I don't think any of us are saying that this always happens with high gravity beers. We're just saying that it can happen, and when it does you have a few options. You can open bottles and re-pitch, force carb individual bottles, or wait it out. For those of us that have chosen to wait it out, it can take a long while.
I've had this problem once in my brewing history, and it wasn't even high gravity. It was only a 6.5% beer. My theory was that the yeast I used was high flocculating yeast that had settled out to the point of there being very little left in suspension. On bottling day I likely racked very clear beer that had an extremely low cell count which caused an extremely slow carbonation process. The beer literally took over 10 months to carb, but it did eventually. Sure, I wasn't happy about the wait, but I had enough homebrew to keep my happy. Since then I always swish the racking cane in to the yeast cake to pick up a little yeast when racking to a bottle bucket to ensure I have a decent amount of yeast.

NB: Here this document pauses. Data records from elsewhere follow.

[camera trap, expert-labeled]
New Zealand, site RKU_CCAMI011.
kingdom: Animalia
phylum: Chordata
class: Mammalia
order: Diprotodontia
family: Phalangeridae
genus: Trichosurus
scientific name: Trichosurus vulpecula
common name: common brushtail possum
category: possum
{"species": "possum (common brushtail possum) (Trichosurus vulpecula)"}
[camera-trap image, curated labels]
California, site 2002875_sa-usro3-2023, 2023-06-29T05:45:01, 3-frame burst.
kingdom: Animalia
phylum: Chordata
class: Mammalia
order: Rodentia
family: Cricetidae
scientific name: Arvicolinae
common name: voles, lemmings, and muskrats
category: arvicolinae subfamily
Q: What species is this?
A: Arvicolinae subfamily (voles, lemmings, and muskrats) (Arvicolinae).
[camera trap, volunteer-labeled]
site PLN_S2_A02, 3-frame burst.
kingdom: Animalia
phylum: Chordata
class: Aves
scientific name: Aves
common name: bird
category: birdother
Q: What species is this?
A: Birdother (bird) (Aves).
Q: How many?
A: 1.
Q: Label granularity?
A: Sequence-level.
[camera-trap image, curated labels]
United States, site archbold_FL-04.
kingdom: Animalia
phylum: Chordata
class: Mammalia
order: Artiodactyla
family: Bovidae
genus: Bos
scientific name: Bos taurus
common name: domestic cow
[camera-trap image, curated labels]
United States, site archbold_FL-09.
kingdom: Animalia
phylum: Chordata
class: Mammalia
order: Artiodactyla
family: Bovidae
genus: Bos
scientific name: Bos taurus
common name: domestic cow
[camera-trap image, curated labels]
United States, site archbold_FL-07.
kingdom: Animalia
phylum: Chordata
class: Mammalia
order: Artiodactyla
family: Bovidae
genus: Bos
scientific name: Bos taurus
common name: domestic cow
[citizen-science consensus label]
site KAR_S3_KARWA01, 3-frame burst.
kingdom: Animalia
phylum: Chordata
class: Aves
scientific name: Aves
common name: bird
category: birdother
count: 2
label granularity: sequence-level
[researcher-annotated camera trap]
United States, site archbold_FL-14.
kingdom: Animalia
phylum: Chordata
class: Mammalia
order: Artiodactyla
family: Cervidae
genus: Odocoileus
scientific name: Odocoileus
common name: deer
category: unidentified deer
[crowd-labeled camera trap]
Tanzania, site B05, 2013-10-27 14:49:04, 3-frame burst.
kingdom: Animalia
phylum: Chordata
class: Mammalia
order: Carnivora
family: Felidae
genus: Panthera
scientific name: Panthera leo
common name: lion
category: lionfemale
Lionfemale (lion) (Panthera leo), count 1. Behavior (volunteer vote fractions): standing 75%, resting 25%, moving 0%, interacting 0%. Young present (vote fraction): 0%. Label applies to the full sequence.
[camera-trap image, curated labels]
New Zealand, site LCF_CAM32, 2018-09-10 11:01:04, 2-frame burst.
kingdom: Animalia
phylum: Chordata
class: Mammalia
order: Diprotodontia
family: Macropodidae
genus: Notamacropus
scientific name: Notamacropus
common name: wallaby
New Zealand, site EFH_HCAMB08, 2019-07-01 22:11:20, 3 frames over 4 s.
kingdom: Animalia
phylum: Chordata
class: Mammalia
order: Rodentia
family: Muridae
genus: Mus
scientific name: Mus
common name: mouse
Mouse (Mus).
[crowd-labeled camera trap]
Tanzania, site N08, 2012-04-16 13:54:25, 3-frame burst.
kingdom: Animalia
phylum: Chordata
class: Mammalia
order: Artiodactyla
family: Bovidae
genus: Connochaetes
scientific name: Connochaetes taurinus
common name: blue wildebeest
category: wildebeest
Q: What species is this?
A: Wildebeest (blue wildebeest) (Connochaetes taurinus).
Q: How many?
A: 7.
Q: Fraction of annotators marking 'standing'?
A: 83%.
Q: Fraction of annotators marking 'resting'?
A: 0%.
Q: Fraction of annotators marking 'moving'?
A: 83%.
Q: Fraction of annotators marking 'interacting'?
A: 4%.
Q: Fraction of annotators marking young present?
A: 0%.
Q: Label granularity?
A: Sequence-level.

Of coarse the other possibility in some cases is that a person may have used a yeast that didn't have a high enough alcohol tolerance to handle the job of carbonating. In that case you can indeed re-pitch a different yeast in the bottle. In that case I would be careful not to pitch yeast that is going to massively attenuate and overcarb or dry out the beer. Maybe instead of champagne yeast I would consider using an ale yeast with a higher tolerance than the yeast used for fermentation, if at all possible.